The reason everything is tidy is because my husband is gone.

Now, he’s not a slob–the faucets in our bathrooms are shined to pass a Navy inspection, and he actually reproaches me if I do the vacuuming without him–but clean and tidy are two very different things. The man I married leaves a swathe of discarded objects in his wake wherever he goes, and I notice it immediately now that he has been transferred overseas, has departed for pre-training, and will not returning home for more than a year.

My carpet is tidy. There is no scatter of boat-sized shoes across the living room, lying everywhere but in the actual shoe bin. It’s less of a tripping hazard–if you tossed his shoes into the sea, they’d have to be registered as shipping hazards–but this shoe-free carpet makes me sad.

My dining room table is tidy. No scatter of Dr. Pepper cans, Red Bull cans, and water bottles, all opened and drunk down to exactly the 1/3 mark.

My kitchen counters are tidy. No enthusiastic-amateur-chef’s mess of spice jars, onion peelings, Wusthof filleting knives, and garlic in every permutation in which garlic can possibly be sold (whole, cloves, peeled, diced, coarse powder, fine powder, and in a paste).

My bedroom is tidy. No clothes that have been dropped on the carpet exactly six inches from the laundry basket. No random pairs of sleeves that have been hacked off yet another t-shirt which he has decided will be more comfortable if sleeveless. No torn and paint-spattered cargo shorts hanging up next to the immaculately pressed Navy whites.

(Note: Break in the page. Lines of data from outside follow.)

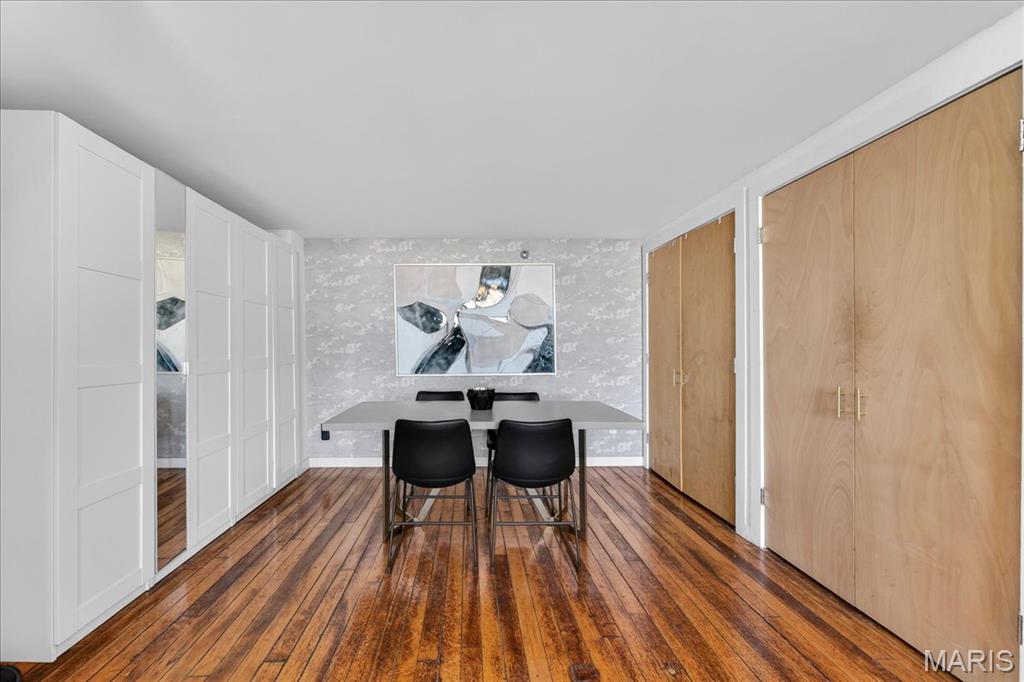 4242 Laclede Avenue Unit: 213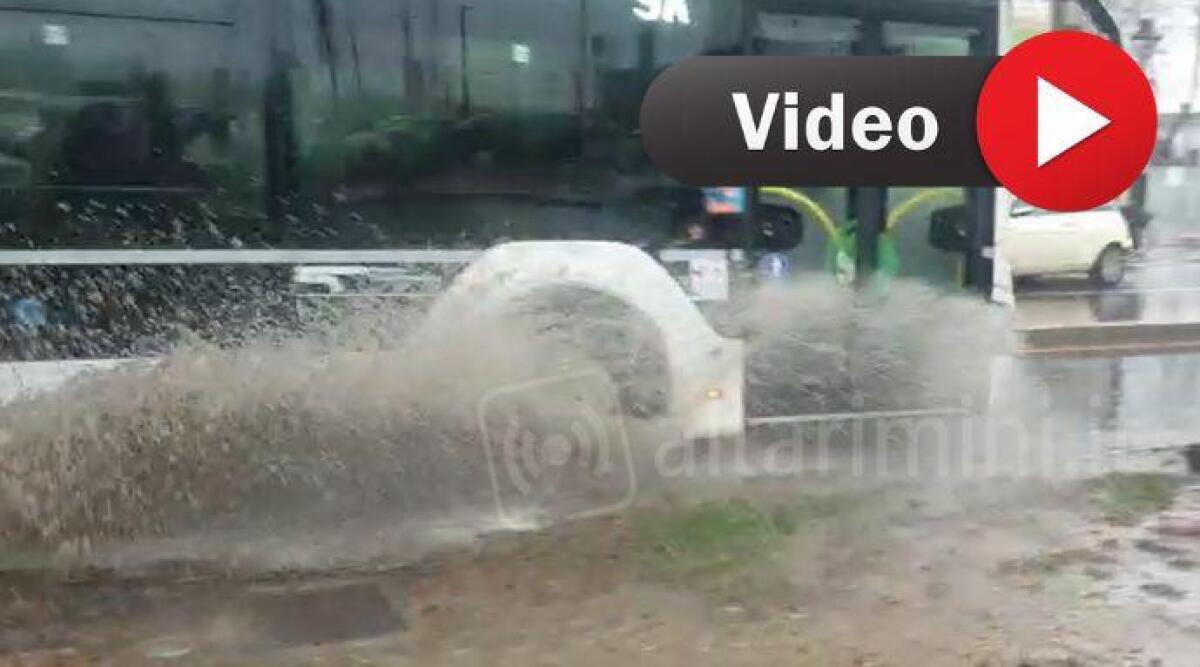 Le pozzanghere della stazione di Rimini: i tassisti chiedono interventi per migliorare il servizio - Pozzanghere come laghi zona stazione
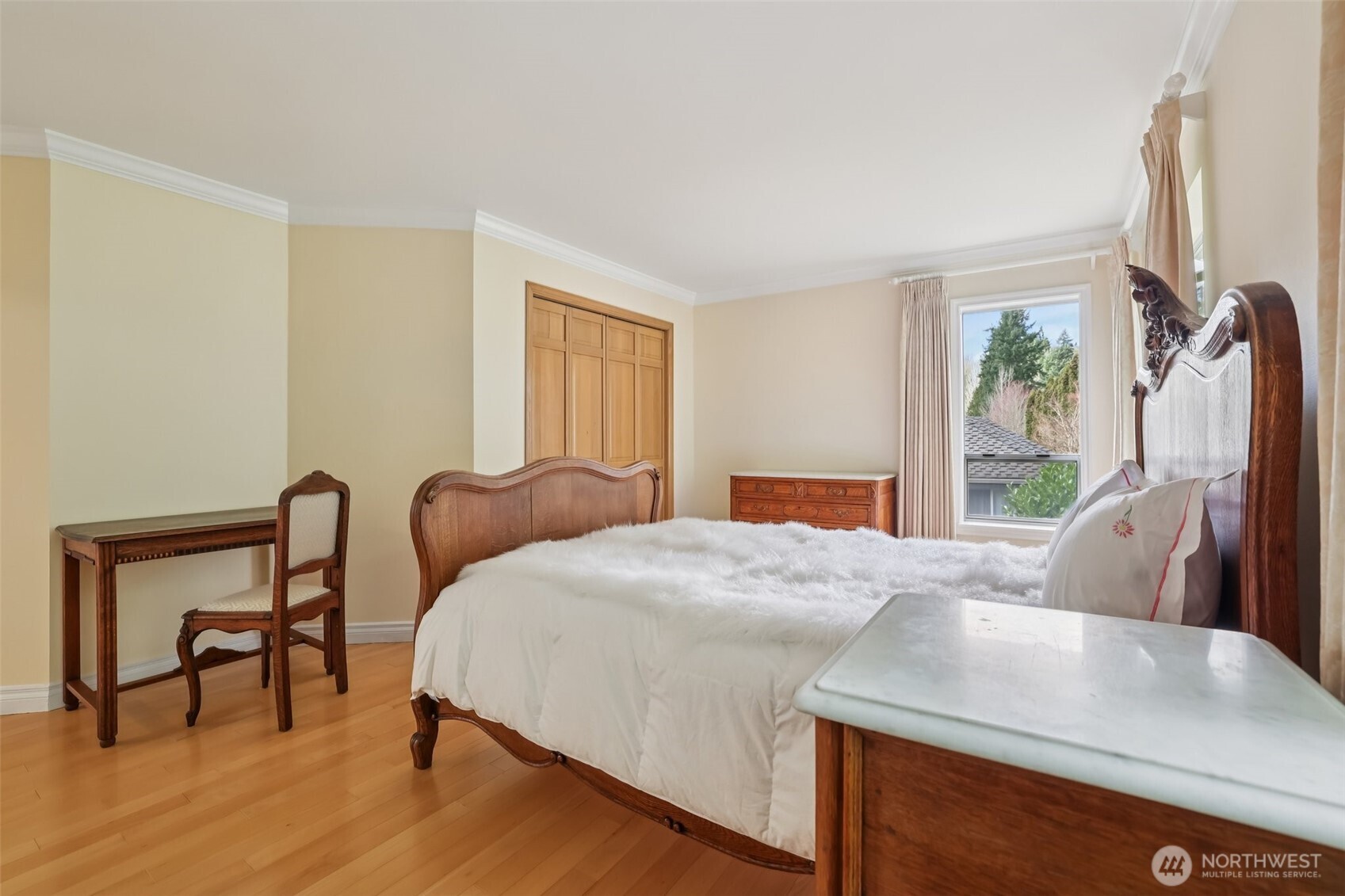 15732 111th Avenue Northeast Bothell, WA 98011 - Photo 23 of 34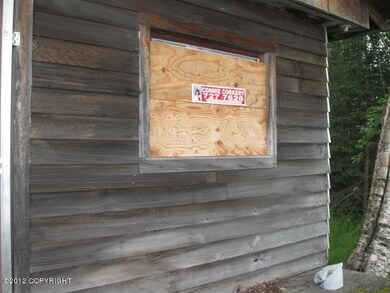 1/2 front of cabin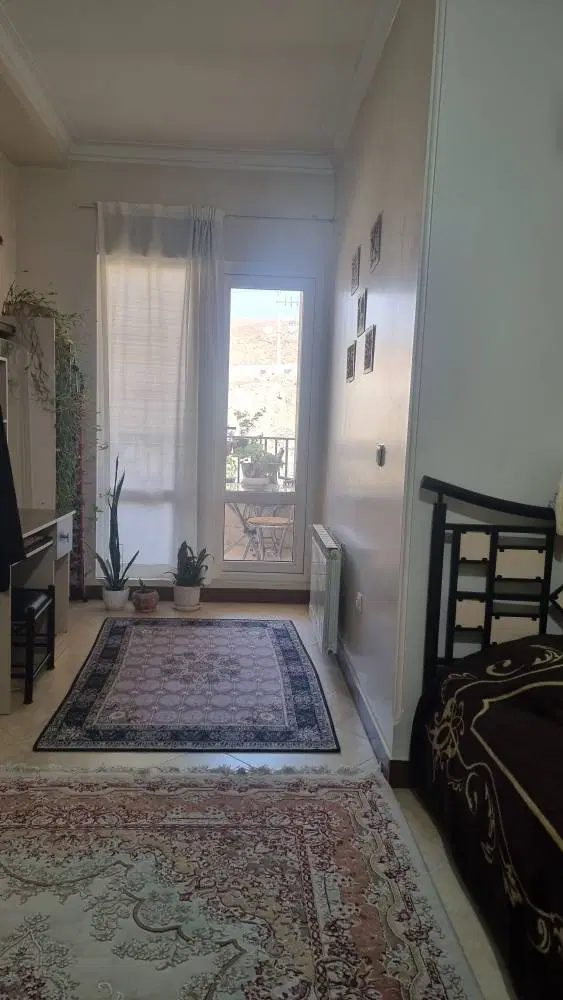 واحد ۱۱۰ متری ط۴ آپارتمانی
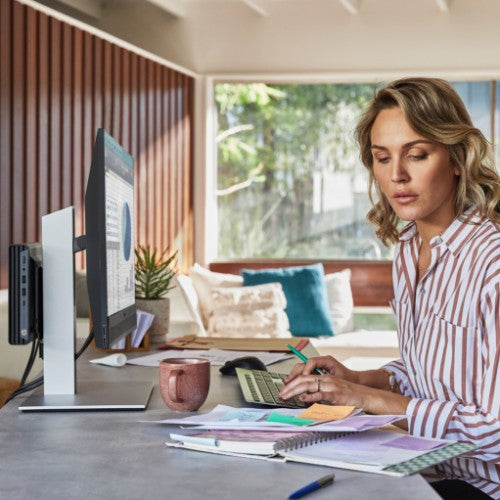 HP Elite Mini 800 G9 Wolf Pro Security Edition Intel® Core™ i7 i7-14700T 16 GB DDR5-SDRAM 512 GB SSD Windows 11 Pro Mini PC Black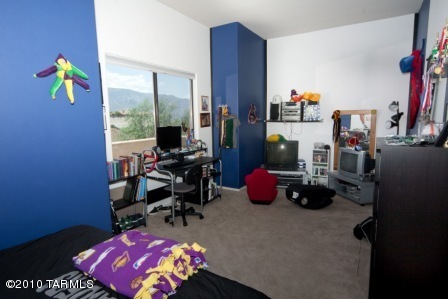 60560 E Broken Bit Place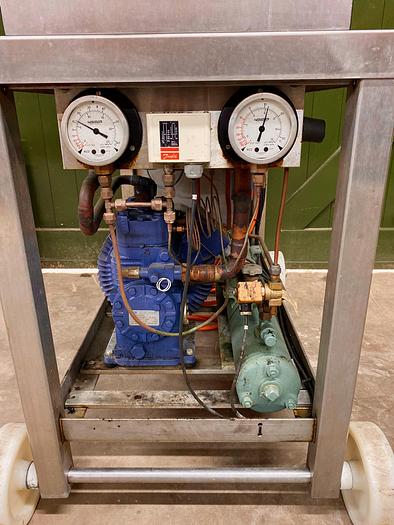 Used TECHNOHOY MF50 LABORATORY FREEZER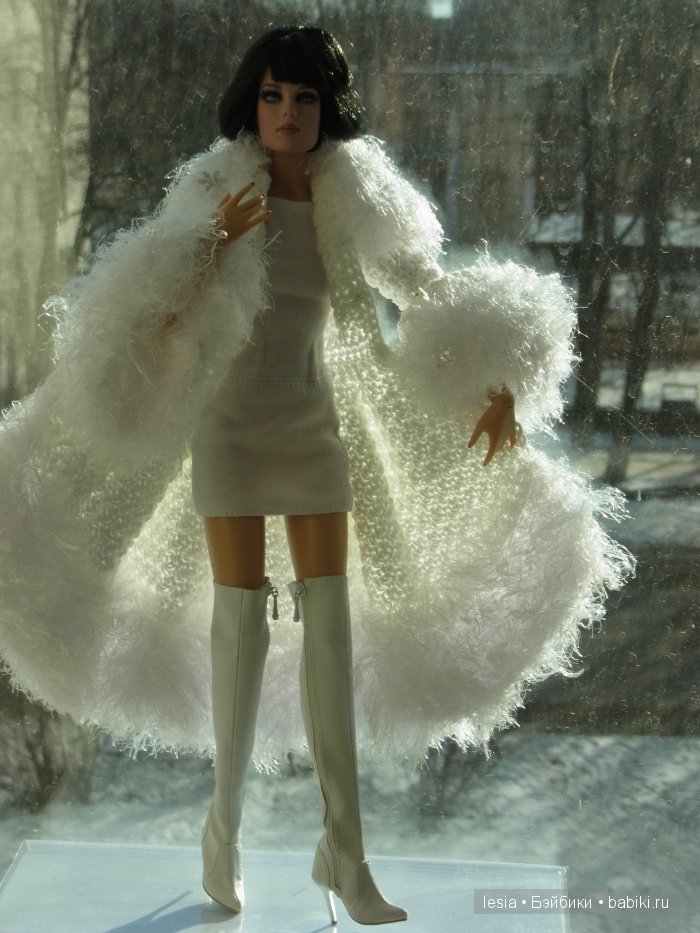 Вязаные наряды для Тоннер и Барби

My bookshelves are tidy. There are now gaping holes where his massive and varied collection of Asimov, Heinlein, Shakespeare, and Calvin & Hobbes have been packed for the Middle East.

My driveway is tidy. No screaming-red speed-demon of a Subaru with its “Skydiving: My Drug of Choice” bumper sticker, its exhaust which can be heard from three blocks away, and its horsepower upgrades which probably only the motorheads on Top Gear would call street-legal.

My walls are tidy. One third of the weapons collection is packed into sea-bags, since it would be sheer sadism to ask my sword-mad spouse to pass a year without his replica Legolas daggers, his Japanese short sword, and his combat-grade-steel bastard-length broadsword. At the very least.

No tangle of extra car keys. No Rise Against CDs or vintage Varitek baseball jerseys or thick science textbooks bookmarked to the section on black holes. No emails with links to The Colbert Report or George Takei comics or recipes for truffled lasagna (Dinner tonight?)

I’m a tidy sort–my shoes are always in the bin, my clothes are always in the laundry basket, my eight varieties of garlic are all put away. I groan at the man I married for all the reasons above, though it’s a humorous groan. The year ahead of me is going to be very tidy. Not lonely–I have a ferociously protective and loving dog, a vast circle of friends, and more attentive neighbors than I can count, all within arm’s reach.

But it’s going to be a very tidy year.

I will welcome the mess when it comes home.